I'm not really sure how to describe the past few days. I realize that I haven't posted anything lately and I do apologize for that. I really didn't have much going on other than church, procrastinating homework by hanging out with friends and a little bit more of hanging out with friends (some thrifting was thrown in there too!)
I love my friends so much but I honestly think that I need to cut down on how much time I spend with them...not because I don't want to be around them anymore but because I need to work on prioritizing and making sure I get the things done that MUST be done before I have free time to play and do what I want. I know that this is going to be really hard for me to do but I honestly need to change this part of my lifestyle. Plus, I think that when I start spending a little less time with them, I will appreciate the time that I do have with them more!
I am currently reading On The Road by Jack Kerouac for one of my classes and it is making me want to go on a road trip SOO badly. Honestly, I HAVE to go somewhere over spring break in March. I plan to go to Utah to see my sister, brother-in-law and new nephew but we will see how that plays out.
I'm also struggling a bit with feeling fully accepted. I feel like that statement is something you would hear come out of a 14 or 15 year old's mouth but I randomly have spurts in my life where I get this feeling majorly. I feel like I'm in the way and very bothersome to people. I know that this isn't true but I can't help to feel like that.

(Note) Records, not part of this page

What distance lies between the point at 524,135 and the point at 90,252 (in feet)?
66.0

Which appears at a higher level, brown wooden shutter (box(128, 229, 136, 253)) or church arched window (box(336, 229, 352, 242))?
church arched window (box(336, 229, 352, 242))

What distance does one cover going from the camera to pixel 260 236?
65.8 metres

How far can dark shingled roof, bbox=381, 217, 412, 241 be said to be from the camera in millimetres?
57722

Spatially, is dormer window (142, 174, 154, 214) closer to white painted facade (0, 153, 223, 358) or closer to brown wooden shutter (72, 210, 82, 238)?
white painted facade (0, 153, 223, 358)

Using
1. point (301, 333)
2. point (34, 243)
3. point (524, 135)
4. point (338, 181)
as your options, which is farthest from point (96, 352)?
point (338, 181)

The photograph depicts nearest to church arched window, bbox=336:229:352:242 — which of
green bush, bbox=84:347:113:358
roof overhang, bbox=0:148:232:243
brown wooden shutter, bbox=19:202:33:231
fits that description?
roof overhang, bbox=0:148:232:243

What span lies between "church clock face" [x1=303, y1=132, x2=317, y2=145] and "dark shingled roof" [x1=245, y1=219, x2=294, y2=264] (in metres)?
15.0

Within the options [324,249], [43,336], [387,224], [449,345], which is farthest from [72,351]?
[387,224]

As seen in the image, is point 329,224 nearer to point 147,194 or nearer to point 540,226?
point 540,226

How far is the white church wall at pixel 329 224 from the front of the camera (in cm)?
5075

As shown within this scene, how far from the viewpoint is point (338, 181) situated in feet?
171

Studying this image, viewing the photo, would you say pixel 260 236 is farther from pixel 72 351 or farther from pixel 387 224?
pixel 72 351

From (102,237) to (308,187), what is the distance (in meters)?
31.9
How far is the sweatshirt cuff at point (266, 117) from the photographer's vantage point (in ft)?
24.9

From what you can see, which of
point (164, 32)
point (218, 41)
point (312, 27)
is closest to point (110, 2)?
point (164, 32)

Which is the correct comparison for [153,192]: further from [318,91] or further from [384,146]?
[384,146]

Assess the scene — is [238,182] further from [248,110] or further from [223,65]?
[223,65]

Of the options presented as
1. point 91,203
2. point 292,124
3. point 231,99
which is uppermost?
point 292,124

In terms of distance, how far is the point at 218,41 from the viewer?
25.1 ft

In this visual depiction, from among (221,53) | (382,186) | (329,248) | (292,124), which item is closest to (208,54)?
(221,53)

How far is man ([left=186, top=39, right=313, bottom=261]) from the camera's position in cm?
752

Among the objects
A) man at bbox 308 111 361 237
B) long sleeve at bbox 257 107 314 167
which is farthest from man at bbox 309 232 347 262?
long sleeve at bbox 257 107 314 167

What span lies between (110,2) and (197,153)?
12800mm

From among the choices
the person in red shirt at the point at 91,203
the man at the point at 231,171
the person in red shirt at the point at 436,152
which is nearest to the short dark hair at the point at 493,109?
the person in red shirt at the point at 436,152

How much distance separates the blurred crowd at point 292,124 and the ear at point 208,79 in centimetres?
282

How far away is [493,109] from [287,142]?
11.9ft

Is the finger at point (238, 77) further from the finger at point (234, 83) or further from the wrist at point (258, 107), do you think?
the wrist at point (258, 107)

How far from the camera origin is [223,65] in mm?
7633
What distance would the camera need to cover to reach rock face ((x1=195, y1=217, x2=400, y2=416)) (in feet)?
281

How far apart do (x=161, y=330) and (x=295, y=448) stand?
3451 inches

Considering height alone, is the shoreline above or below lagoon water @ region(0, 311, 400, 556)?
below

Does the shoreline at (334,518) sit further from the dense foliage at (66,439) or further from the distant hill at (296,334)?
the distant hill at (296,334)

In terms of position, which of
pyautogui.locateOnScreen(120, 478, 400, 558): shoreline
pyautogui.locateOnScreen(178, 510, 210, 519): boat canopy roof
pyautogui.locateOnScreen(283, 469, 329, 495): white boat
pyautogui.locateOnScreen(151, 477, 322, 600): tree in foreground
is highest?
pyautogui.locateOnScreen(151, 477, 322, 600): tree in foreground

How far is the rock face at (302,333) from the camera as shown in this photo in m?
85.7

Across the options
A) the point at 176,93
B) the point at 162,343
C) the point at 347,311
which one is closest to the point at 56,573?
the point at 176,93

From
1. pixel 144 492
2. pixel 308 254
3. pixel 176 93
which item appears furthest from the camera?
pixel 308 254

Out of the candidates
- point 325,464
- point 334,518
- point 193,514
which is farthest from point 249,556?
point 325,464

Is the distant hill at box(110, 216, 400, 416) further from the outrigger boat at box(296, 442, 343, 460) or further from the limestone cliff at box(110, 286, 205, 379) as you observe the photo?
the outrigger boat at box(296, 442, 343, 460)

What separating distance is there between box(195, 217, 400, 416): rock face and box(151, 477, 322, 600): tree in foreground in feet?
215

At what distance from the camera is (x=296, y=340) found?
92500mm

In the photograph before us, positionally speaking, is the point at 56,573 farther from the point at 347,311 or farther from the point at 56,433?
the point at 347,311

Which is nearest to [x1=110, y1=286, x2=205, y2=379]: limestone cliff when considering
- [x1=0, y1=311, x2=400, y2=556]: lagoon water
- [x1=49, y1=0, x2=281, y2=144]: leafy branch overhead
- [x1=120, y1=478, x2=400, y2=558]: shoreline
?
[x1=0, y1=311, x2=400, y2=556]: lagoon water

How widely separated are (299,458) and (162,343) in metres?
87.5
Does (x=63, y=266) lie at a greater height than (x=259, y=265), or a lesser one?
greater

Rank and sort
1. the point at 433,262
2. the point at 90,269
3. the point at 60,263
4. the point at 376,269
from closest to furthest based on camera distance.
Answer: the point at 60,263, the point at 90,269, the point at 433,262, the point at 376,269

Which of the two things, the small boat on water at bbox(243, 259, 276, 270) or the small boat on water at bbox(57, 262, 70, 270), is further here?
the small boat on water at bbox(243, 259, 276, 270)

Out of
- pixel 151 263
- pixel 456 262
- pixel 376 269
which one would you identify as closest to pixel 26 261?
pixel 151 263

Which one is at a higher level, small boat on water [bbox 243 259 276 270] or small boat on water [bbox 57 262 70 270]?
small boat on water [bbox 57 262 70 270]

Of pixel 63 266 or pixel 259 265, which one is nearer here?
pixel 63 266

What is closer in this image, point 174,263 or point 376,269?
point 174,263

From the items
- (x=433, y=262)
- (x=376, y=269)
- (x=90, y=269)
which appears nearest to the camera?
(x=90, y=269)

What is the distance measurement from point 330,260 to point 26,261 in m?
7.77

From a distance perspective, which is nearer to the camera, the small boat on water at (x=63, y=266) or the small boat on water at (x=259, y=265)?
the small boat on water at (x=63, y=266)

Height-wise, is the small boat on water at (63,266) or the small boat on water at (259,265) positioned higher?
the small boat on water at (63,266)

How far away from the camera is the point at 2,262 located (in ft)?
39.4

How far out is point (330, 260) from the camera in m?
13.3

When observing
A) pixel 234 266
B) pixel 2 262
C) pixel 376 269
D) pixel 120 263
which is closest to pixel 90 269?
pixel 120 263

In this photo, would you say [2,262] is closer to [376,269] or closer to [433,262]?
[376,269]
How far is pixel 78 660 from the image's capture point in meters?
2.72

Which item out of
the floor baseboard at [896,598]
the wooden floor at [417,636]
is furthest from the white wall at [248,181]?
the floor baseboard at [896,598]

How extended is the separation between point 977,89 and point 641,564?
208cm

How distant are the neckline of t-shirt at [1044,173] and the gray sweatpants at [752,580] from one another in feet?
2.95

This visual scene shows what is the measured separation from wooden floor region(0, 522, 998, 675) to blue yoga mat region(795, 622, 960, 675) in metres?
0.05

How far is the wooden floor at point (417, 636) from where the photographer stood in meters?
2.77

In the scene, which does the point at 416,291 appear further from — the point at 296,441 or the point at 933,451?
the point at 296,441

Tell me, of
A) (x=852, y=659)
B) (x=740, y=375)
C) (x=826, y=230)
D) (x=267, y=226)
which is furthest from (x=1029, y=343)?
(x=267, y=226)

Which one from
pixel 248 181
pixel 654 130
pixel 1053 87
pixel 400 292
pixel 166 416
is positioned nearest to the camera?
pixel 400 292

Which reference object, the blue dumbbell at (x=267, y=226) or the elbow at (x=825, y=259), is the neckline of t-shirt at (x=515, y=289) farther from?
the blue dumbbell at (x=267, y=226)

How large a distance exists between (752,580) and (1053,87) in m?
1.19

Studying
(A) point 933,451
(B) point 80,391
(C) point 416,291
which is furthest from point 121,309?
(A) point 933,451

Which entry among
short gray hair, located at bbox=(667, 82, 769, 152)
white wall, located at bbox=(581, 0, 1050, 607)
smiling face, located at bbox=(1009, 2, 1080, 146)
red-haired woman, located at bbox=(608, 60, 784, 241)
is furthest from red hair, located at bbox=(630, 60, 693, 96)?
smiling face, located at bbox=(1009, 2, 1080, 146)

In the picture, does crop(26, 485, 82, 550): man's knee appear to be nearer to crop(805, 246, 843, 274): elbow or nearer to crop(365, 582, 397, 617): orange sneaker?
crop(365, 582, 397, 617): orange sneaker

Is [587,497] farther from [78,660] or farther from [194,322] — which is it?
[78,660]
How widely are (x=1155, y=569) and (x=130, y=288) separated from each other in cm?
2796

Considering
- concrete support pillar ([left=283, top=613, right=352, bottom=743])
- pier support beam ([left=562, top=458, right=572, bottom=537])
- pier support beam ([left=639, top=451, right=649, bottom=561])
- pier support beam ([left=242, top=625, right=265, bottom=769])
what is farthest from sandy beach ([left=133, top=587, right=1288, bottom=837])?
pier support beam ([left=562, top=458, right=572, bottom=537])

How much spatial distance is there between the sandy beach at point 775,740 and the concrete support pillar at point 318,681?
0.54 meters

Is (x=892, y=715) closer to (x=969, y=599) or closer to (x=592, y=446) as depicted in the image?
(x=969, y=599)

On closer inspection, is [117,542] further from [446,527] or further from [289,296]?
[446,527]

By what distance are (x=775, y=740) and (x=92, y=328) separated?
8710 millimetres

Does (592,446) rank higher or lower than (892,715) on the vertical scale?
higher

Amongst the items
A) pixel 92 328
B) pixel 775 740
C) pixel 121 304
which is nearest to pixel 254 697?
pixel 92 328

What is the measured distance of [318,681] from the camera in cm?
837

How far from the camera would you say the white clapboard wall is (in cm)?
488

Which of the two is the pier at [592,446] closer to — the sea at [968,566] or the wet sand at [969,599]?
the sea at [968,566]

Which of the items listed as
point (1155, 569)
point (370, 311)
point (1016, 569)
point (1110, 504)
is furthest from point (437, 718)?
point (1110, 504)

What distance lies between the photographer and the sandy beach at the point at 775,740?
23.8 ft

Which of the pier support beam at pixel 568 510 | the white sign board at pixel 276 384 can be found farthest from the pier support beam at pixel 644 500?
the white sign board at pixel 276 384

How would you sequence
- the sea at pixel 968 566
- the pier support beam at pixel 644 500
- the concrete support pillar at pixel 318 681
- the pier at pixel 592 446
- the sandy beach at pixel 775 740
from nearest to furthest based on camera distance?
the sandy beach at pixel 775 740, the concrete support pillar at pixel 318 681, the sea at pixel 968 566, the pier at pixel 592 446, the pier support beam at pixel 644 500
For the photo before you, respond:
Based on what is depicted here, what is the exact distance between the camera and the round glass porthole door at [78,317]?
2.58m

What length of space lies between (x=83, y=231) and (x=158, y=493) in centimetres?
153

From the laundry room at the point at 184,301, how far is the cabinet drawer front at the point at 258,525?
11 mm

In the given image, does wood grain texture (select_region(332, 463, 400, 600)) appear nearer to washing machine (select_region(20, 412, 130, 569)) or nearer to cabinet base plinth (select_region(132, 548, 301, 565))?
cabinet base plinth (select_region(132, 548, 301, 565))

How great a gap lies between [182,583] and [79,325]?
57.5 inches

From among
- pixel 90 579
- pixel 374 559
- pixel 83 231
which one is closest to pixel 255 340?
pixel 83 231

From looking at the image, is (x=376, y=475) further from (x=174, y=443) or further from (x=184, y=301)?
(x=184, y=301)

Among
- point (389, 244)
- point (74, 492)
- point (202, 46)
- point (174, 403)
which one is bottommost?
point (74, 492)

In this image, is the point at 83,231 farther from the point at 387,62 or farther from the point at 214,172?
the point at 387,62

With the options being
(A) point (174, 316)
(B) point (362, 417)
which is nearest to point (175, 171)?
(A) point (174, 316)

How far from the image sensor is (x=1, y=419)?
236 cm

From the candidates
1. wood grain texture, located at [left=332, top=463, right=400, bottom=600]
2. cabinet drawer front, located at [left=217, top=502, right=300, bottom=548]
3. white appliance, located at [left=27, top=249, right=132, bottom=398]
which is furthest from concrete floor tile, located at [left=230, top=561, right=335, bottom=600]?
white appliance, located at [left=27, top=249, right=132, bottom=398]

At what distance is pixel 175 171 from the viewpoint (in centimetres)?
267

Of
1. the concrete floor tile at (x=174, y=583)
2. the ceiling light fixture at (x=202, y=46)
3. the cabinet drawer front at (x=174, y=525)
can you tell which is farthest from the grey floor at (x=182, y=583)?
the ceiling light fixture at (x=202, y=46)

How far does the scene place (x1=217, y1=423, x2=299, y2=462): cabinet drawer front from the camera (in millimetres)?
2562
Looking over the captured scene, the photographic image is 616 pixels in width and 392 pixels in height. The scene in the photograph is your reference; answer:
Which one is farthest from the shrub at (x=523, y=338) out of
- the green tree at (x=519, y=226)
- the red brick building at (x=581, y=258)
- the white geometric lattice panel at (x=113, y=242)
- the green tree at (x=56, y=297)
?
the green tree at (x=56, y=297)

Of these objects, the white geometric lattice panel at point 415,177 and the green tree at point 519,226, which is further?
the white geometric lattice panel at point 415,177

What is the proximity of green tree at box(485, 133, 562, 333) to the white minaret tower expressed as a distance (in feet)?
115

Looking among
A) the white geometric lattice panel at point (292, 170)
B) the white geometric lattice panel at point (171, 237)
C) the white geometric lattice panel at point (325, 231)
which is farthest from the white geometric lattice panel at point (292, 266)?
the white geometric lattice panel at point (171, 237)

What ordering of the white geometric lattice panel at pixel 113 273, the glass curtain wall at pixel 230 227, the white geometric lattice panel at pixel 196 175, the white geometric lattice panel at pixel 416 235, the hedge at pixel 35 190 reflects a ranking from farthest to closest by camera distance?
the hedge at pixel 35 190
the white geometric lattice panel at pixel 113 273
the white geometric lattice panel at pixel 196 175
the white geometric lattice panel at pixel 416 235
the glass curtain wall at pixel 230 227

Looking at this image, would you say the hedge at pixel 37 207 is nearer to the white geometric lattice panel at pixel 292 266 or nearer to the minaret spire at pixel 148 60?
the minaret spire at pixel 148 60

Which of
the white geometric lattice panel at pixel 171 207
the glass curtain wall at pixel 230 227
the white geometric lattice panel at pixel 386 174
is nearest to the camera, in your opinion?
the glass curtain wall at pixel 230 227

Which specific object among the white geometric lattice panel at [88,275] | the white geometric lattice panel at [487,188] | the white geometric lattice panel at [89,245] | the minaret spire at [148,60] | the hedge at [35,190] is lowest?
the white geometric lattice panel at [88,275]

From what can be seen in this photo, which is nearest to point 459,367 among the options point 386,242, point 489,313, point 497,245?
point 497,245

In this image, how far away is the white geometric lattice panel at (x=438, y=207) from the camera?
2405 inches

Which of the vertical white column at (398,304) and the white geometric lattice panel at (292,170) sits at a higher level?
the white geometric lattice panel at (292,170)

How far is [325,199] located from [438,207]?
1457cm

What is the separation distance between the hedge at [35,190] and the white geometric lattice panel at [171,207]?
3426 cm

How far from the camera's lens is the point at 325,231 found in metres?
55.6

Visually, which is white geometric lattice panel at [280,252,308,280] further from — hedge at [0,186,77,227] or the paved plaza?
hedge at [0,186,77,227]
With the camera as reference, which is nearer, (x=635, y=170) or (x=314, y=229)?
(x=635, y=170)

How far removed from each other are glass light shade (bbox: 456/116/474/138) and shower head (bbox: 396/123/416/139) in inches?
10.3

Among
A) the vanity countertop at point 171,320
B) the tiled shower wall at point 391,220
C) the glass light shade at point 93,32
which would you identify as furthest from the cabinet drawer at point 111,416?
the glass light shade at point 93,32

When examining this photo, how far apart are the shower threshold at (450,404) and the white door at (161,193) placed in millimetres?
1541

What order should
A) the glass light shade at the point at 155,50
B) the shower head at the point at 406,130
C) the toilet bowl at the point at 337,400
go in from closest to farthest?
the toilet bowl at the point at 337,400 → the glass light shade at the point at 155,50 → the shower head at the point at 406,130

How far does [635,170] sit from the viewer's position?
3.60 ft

I had a discussion (a little bicker, if you will) with a friend the other night and he was telling me that he didn't rely on other people to make him happy. Now, I wasn't sure if I should take this as an insult or not but I think I kind of did because afterwords I started thinking about it I realized that I do that. I count on others to always be there for me talk to, confide in, get advice from, etc. But I can't do that anymore...I think that's another reason why I want to try to spend more time alone, so I can learn to rely on God to make me happy, not other people.